Smród padliny czuć było z daleka. Pies stał uczepiony na łańcuchu z wrośniętą kolczatką i otwartymi ranami na ciele, a białe larwy much zjadały go żywcem. Wychodziły nawet z jego gardła. Policja wszczęła dochodzenie w sprawie przeciwko kobiecie, która co dzień patrzyła na cierpienie zwierzęcia.

Horroru, jaki przechodził Diablo, nie da się opisać. Życie 14-letniego psa udało się uratować dzięki interwencji sąsiadki. Kobieta ma działkę nieopodal – za każdym razem, gdy przyjeżdżała do domku na obrzeżach Chełma, dokarmiała zapomnianego przez własną rodzinę czworonoga. Jakiś czas jej jednak nie było, a gdy wróciła w sobotę po południu (5 sierpnia), zastała przerażający widok.

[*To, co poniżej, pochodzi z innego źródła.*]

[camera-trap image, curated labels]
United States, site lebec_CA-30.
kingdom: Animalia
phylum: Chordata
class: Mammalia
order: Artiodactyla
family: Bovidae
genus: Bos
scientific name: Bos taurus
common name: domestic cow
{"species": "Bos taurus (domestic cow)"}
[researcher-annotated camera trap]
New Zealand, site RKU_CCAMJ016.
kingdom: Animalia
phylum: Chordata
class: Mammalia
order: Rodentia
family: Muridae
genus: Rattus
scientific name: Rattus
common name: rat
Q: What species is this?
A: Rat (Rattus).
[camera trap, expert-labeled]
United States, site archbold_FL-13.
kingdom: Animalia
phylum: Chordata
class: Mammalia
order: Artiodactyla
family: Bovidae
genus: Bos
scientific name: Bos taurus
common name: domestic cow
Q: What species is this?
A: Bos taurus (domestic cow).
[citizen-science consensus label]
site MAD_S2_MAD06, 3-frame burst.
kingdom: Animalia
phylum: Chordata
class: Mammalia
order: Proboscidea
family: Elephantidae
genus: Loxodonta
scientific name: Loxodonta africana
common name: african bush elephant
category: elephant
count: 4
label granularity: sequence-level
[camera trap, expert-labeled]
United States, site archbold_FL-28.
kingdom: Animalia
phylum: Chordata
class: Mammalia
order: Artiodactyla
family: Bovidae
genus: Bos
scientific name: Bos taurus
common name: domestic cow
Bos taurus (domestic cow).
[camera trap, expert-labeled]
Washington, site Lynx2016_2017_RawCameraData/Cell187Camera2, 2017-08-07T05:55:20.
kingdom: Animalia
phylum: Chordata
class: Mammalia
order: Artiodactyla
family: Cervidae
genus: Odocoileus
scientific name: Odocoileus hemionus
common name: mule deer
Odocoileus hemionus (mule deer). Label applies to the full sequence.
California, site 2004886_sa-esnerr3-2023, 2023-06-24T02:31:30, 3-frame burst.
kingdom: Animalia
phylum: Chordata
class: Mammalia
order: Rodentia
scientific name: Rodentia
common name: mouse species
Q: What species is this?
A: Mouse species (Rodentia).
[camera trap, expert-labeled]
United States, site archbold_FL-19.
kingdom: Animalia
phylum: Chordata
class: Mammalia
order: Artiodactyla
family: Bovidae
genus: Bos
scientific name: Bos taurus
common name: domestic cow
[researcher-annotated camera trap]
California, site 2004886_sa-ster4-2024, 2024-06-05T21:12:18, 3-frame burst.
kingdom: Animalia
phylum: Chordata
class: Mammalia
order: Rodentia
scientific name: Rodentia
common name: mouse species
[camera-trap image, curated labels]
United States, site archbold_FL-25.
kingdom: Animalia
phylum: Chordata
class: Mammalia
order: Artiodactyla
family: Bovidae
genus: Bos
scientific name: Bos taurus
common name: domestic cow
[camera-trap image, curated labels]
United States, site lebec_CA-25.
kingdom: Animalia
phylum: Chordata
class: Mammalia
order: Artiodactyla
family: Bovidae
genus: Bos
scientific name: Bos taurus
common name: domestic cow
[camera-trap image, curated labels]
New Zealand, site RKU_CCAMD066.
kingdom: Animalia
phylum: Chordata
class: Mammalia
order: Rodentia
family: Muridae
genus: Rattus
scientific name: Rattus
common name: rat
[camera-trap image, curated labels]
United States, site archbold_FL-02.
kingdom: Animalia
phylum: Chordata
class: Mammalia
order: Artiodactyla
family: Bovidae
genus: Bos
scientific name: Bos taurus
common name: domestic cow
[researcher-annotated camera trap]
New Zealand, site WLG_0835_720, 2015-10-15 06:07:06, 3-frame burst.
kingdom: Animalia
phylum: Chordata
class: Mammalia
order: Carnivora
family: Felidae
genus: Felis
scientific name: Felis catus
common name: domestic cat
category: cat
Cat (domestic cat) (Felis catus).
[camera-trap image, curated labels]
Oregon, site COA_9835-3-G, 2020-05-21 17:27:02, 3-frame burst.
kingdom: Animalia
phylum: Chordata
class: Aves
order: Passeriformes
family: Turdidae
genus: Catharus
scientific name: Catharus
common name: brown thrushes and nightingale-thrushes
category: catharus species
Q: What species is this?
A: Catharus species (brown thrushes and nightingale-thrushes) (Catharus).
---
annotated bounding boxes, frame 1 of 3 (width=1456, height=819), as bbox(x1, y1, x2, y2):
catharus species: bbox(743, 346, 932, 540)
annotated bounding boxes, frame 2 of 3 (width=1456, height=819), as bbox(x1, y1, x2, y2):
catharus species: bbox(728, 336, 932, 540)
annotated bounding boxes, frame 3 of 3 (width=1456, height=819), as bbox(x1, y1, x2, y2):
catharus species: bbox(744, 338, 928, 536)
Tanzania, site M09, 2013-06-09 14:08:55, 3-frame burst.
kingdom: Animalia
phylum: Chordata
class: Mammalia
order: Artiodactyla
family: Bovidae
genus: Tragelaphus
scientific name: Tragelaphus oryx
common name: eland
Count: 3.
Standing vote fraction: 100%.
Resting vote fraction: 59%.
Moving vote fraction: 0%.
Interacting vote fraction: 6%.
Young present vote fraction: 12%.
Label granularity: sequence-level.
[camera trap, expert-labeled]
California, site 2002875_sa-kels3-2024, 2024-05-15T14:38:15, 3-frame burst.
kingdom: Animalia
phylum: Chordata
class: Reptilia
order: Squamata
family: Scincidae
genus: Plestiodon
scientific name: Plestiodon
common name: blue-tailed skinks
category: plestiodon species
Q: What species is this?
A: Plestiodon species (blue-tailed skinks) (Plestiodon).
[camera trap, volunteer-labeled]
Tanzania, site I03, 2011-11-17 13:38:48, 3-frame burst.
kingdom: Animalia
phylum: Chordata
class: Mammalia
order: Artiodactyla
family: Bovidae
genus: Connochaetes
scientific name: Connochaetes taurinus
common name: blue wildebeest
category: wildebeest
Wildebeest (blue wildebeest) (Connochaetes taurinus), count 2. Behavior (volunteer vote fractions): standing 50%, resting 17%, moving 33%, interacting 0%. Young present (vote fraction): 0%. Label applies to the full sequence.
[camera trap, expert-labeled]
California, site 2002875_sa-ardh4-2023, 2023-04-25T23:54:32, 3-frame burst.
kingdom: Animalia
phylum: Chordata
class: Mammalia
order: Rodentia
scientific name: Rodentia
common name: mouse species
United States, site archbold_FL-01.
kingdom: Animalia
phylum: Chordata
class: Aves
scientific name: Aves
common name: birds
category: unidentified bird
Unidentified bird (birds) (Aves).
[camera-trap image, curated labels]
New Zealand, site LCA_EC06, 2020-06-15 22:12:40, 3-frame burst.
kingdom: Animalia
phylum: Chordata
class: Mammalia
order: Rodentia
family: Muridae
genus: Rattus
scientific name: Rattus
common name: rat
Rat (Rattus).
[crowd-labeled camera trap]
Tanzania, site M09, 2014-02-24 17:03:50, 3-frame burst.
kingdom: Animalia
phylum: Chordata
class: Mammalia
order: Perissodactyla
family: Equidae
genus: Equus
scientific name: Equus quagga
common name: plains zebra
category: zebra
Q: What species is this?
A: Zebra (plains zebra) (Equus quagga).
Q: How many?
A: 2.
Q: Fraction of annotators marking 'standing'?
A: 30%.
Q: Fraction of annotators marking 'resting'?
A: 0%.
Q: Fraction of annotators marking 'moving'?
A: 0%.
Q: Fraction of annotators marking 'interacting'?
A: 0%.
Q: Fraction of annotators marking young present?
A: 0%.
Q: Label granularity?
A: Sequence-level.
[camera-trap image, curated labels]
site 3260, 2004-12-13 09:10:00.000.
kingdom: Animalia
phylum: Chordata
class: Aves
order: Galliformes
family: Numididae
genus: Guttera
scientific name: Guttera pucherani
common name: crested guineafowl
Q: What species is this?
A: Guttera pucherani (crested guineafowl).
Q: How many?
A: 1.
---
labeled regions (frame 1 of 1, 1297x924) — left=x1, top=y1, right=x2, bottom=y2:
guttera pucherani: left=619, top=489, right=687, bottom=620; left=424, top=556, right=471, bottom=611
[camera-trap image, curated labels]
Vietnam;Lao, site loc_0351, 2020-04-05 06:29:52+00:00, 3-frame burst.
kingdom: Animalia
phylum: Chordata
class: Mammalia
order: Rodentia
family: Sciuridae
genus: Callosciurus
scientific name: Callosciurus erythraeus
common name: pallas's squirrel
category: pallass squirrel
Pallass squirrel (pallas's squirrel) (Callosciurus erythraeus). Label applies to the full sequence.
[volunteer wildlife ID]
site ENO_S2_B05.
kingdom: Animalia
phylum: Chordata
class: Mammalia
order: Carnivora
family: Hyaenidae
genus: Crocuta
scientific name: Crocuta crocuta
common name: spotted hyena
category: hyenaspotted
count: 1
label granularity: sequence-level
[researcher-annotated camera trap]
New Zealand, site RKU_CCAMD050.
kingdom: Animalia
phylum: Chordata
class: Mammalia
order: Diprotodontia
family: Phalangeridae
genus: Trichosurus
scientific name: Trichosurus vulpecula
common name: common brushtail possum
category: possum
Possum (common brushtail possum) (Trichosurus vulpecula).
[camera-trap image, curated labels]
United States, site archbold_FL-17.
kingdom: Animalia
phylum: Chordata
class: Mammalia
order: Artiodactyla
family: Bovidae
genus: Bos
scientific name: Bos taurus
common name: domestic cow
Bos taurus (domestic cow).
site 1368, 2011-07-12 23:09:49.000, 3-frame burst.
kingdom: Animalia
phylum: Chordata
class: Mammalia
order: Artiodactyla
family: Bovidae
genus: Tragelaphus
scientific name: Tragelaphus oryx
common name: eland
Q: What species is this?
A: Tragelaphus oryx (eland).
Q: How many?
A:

Odór padliny dało się czuć już z dala od psa. Niemiłosierny smród kuł w oczy. Zwierzę stało uwiązane na łańcuchu, a kolczatka zdążyła już mu wrosnąć w kark. Na ciele miał liczne, otwarte rany. Muchy już dawno obsiadły go całego i złożyły jaja. Dziesiątki larw pokryły całą szyję Diablo, przypominając biały, zimowy szal. Zżerały go żywcem, kawałek po kawałku. Tego widoku nie da się łatwo wymazać z pamięci. Przestraszona kobieta zadzwoniła po straż miejską, powiedziała właścicielce, że zabiera psa i natychmiast pojechała z nim do weterynarza.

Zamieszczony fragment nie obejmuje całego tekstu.